----- ROWS
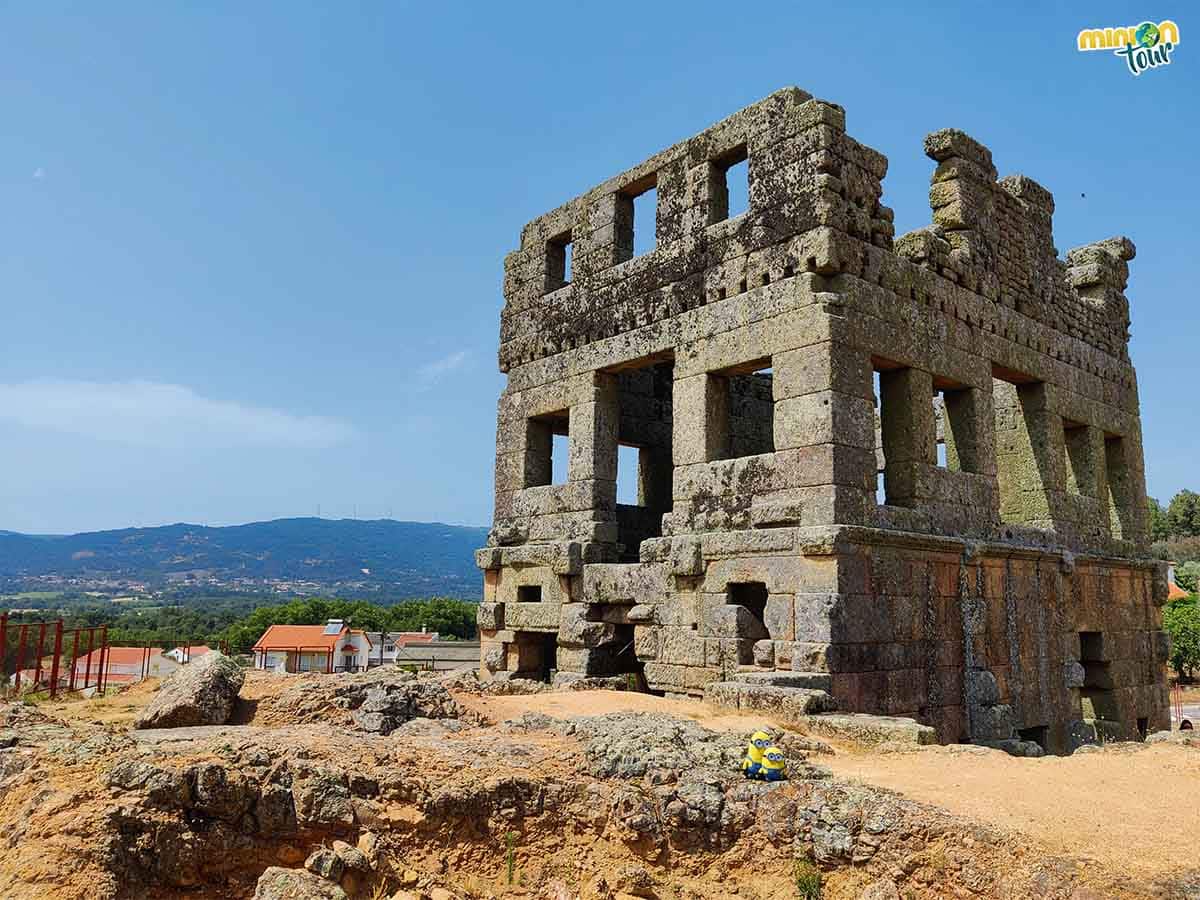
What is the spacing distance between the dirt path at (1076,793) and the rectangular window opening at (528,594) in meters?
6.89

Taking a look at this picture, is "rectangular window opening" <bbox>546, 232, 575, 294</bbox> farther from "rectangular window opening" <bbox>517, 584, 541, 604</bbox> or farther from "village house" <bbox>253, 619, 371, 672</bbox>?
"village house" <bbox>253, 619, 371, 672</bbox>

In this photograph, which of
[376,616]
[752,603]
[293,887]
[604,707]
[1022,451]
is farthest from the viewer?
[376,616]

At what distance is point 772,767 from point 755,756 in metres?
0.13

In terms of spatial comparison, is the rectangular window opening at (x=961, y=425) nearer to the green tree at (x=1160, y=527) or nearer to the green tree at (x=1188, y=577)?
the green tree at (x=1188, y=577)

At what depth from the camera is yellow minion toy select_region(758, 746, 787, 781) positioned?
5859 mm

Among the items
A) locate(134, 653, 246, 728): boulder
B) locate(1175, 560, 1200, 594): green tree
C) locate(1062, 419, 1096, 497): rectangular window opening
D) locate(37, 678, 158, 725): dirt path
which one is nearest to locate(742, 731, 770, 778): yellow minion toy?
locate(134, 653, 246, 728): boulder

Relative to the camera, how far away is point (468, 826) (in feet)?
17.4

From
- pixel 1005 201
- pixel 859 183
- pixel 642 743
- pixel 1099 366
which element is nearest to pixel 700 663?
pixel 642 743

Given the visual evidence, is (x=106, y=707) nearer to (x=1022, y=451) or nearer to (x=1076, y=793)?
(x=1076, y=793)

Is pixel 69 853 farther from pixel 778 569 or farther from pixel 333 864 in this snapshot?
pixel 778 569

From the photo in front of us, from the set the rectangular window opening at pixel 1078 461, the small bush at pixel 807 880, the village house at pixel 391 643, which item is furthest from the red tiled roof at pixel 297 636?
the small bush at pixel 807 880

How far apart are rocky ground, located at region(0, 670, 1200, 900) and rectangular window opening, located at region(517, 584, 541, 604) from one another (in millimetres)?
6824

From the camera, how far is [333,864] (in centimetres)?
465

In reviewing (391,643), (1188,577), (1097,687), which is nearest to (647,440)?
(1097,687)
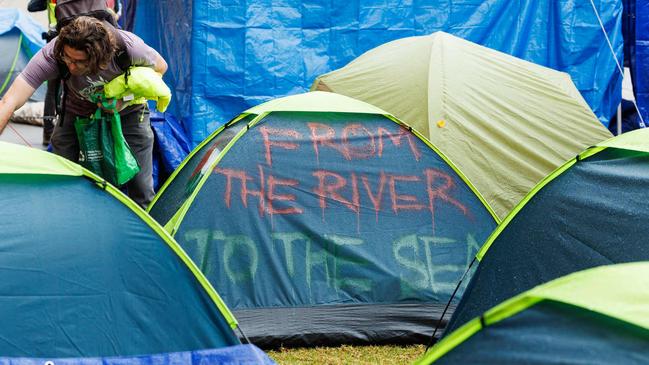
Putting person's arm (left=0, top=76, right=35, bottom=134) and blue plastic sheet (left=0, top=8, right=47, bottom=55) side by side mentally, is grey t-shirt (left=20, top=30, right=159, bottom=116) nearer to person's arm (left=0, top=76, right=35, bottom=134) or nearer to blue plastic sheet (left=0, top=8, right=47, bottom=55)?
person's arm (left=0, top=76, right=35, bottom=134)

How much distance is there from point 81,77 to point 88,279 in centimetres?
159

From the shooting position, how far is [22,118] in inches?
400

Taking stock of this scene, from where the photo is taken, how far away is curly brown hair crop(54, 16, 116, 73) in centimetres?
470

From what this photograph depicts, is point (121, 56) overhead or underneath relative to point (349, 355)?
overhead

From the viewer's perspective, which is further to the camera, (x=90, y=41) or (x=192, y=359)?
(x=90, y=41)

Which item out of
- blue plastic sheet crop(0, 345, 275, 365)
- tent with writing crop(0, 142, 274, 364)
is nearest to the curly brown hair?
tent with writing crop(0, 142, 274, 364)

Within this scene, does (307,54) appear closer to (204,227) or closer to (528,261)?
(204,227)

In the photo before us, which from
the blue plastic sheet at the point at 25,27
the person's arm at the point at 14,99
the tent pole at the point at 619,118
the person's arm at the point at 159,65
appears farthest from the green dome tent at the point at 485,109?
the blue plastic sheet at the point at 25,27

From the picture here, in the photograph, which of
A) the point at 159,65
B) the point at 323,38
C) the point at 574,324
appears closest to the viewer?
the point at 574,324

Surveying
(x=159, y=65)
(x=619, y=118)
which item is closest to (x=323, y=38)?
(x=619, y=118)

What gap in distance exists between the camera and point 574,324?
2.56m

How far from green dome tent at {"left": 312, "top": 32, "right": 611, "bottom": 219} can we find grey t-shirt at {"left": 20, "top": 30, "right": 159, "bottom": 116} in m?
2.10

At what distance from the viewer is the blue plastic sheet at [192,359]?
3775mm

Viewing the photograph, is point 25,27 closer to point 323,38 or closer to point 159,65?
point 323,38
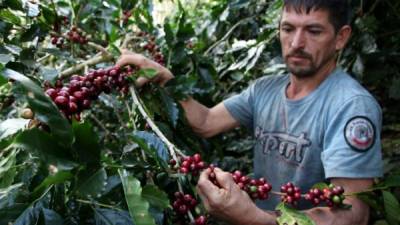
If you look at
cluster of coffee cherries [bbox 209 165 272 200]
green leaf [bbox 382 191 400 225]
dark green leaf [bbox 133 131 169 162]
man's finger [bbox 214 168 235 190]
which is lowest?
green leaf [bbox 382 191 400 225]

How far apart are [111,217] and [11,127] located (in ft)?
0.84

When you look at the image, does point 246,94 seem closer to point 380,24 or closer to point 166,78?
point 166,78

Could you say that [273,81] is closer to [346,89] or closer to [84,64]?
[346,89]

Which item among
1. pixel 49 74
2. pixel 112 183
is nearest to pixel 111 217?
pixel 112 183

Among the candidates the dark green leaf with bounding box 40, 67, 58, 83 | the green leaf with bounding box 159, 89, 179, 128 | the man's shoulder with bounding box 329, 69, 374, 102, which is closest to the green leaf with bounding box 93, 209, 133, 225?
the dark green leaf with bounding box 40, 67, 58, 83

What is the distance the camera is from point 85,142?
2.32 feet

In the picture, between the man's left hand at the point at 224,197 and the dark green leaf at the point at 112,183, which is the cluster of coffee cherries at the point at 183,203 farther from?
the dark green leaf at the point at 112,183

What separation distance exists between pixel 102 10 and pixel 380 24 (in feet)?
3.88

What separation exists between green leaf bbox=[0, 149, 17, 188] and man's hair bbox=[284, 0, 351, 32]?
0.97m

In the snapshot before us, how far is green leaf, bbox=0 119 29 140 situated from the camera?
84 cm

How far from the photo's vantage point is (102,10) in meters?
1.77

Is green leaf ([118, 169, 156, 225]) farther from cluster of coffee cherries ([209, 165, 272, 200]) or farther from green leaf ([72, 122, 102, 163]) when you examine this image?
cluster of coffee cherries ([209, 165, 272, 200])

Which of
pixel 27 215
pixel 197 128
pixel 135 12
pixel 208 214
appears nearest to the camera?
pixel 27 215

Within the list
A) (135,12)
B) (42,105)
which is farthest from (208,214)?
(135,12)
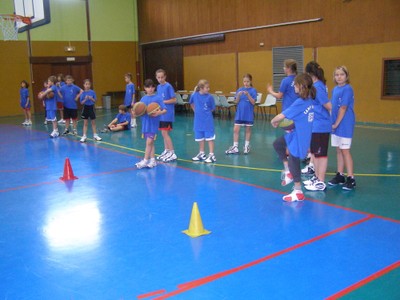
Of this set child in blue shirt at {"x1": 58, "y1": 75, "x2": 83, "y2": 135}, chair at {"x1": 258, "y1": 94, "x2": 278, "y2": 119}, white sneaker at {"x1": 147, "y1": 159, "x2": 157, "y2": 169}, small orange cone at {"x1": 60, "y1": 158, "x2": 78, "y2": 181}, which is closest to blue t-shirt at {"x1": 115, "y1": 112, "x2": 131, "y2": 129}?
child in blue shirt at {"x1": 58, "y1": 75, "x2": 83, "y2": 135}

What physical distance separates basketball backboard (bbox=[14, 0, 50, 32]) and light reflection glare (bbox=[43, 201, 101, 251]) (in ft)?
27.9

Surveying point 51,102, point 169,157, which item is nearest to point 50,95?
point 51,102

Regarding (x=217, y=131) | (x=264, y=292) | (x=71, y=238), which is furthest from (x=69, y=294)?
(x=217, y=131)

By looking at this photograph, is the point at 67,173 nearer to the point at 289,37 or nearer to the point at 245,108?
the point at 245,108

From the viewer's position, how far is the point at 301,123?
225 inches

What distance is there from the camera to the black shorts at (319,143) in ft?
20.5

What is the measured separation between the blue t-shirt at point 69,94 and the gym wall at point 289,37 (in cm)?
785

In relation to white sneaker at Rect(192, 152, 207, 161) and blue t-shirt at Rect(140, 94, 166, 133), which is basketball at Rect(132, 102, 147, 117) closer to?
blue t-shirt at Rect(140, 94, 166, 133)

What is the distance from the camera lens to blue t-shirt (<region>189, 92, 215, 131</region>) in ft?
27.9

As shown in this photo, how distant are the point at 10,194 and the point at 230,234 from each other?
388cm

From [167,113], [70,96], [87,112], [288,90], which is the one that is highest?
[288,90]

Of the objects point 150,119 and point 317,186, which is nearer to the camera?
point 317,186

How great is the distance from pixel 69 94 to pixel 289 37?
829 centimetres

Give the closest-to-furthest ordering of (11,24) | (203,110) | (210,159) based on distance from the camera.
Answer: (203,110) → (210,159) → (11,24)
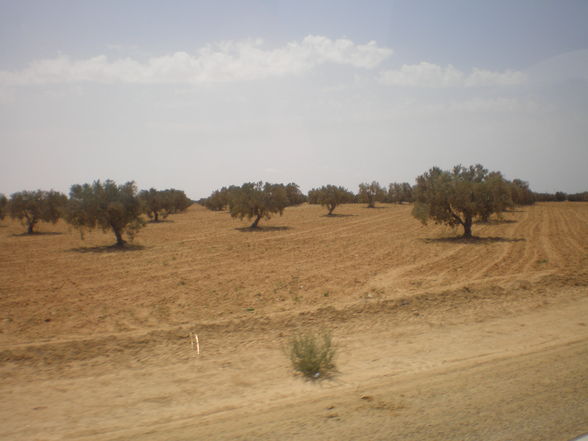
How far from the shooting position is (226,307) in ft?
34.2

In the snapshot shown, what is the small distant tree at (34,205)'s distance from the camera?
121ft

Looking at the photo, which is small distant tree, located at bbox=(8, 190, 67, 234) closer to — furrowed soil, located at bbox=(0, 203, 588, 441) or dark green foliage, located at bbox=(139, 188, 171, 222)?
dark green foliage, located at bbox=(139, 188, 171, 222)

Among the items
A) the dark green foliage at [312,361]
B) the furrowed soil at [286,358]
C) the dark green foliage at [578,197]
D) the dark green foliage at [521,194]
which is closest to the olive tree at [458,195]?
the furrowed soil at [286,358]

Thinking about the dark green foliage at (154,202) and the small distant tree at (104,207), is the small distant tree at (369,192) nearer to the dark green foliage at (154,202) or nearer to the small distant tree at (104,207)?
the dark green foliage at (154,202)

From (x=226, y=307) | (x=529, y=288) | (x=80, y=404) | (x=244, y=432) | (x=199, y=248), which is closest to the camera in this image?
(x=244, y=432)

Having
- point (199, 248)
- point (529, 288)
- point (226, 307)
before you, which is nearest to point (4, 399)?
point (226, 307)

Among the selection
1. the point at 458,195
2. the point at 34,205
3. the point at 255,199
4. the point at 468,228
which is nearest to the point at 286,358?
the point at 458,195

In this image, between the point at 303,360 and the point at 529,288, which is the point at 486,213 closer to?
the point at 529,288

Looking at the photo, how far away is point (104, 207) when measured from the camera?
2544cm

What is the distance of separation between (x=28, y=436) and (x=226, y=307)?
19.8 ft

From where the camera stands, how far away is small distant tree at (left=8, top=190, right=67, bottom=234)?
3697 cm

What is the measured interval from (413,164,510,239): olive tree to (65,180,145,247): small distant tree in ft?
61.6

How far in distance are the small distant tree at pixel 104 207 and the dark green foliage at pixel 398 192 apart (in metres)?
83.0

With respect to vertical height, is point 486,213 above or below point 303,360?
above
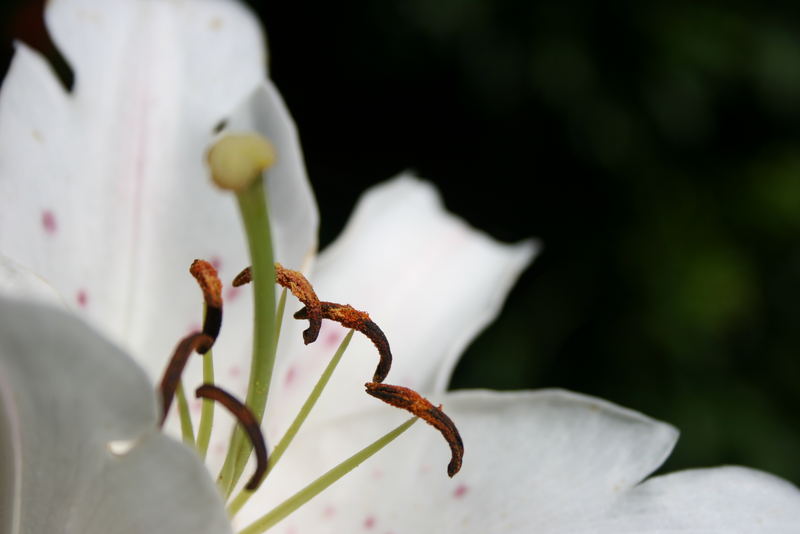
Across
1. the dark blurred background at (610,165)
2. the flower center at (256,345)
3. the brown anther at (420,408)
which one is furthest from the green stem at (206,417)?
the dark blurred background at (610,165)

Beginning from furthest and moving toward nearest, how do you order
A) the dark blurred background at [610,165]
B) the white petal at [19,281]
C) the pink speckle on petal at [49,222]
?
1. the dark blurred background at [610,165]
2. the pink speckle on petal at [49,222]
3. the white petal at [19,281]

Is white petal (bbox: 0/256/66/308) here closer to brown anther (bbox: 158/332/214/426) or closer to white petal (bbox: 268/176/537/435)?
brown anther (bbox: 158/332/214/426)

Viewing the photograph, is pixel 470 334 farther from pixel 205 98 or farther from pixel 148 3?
----------
EXERCISE AIM: Can you lay out the stretch of lines from the one containing "With respect to" through the end of the records as a Markdown table with the columns Row and Line, numbering each row, skipping blank lines, and leaving the pictures out?

SOLUTION:
| Row | Line |
|---|---|
| 1 | With respect to vertical height, is point 486,213 above or below point 303,360? |
| 2 | above |
| 3 | Across |
| 4 | 1. the dark blurred background at (610,165) |
| 5 | 2. the flower center at (256,345) |
| 6 | 3. the brown anther at (420,408) |
| 7 | which one is furthest from the green stem at (206,417)? |
| 8 | the dark blurred background at (610,165) |
| 9 | Beginning from furthest and moving toward nearest, how do you order |
| 10 | A) the dark blurred background at [610,165] |
| 11 | B) the white petal at [19,281] |
| 12 | C) the pink speckle on petal at [49,222] |
| 13 | ? |
| 14 | 1. the dark blurred background at [610,165] |
| 15 | 2. the pink speckle on petal at [49,222] |
| 16 | 3. the white petal at [19,281] |
| 17 | Is white petal (bbox: 0/256/66/308) here closer to brown anther (bbox: 158/332/214/426) or closer to white petal (bbox: 268/176/537/435)? |
| 18 | brown anther (bbox: 158/332/214/426) |
| 19 | Viewing the photograph, is pixel 470 334 farther from pixel 205 98 or farther from pixel 148 3? |